## Start TEXT TO READ

So yes, I'm totally against dumbing the game down in the name of "tactical gameplay". As I said, there's nothing tactical about it, it's pure metagame, which may be, again as I have said before, strategic, but it's certainly nothing remotely resembling tactical. If you know exactly what you have to do to beat the mob, what's tactical? Guess what that leads to: People redoing their skills and tactics before the encounter, putting their comps on auto pilot, and face rolling the content. How? Because they know exactly what they need on the bars, they know what won't work. That's not tactical, that's dumbed down to the ground dumbed down, with the added benefit of causing you to spend some time revamping the party before the encounter. With this system, the only fight that might get protracted is dragon fights, and then, shock of shocks, only because they probably have hundreds of thousands of HPs. I realize this is the direction the "I want it now" crowd wants their games to roll, I'm not one of them. What I am is a paying customer that's dissatisfied with what's being presented, and I'm going to express that.

None of what you're saying makes sense. It's just completely contradictory. If they were really appealing the the "I want it now" crowd why on earth would the design their encounters to require players constantly having to retool their party AI and loadouts. That's absurd. If anything they simply make every loadout work for any encounter.

## End TEXT TO READ

- REQUIRED TASKS
1: In the forum exchange about tactical gameplay, which fights does the first poster say might be the only ones to get protracted under this system?
2: Continue the forum exchange about tactical gameplay from its last sentence.

## Start DATA ROWS

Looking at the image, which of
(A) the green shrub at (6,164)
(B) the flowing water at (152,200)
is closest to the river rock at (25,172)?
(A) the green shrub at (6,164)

## End DATA ROWS

- ANSWER LIST
1: Dragon fights, probably only because they have hundreds of thousands of HPs.

2:
 

Secondly how do you know that enemy info is just out there for display at all times. When has a dev said that will just be there always for all to see, and not something you unlock through multiple interactions with them and actually discovering those strengths and weaknesses through combat and the attacks you use, or using your Inquisition to scout out and spy on the enemy, because I missed that memo. Your entire argument and outrage is based on nothing but pure conjecture.

 

You're imagining this state of gameplay that simply doesn't exist. On one hand you're complaining about the limits of abilities and how you'll be screwed out of having the necessary ability to defeat an enemy and then in the next breath you talk about how just looking at an enemy will tell us exactly how to beat them. And in both cases we'll have to spend a half hour painstakingly redoing out loadouts and tactics. None of this makes any sense.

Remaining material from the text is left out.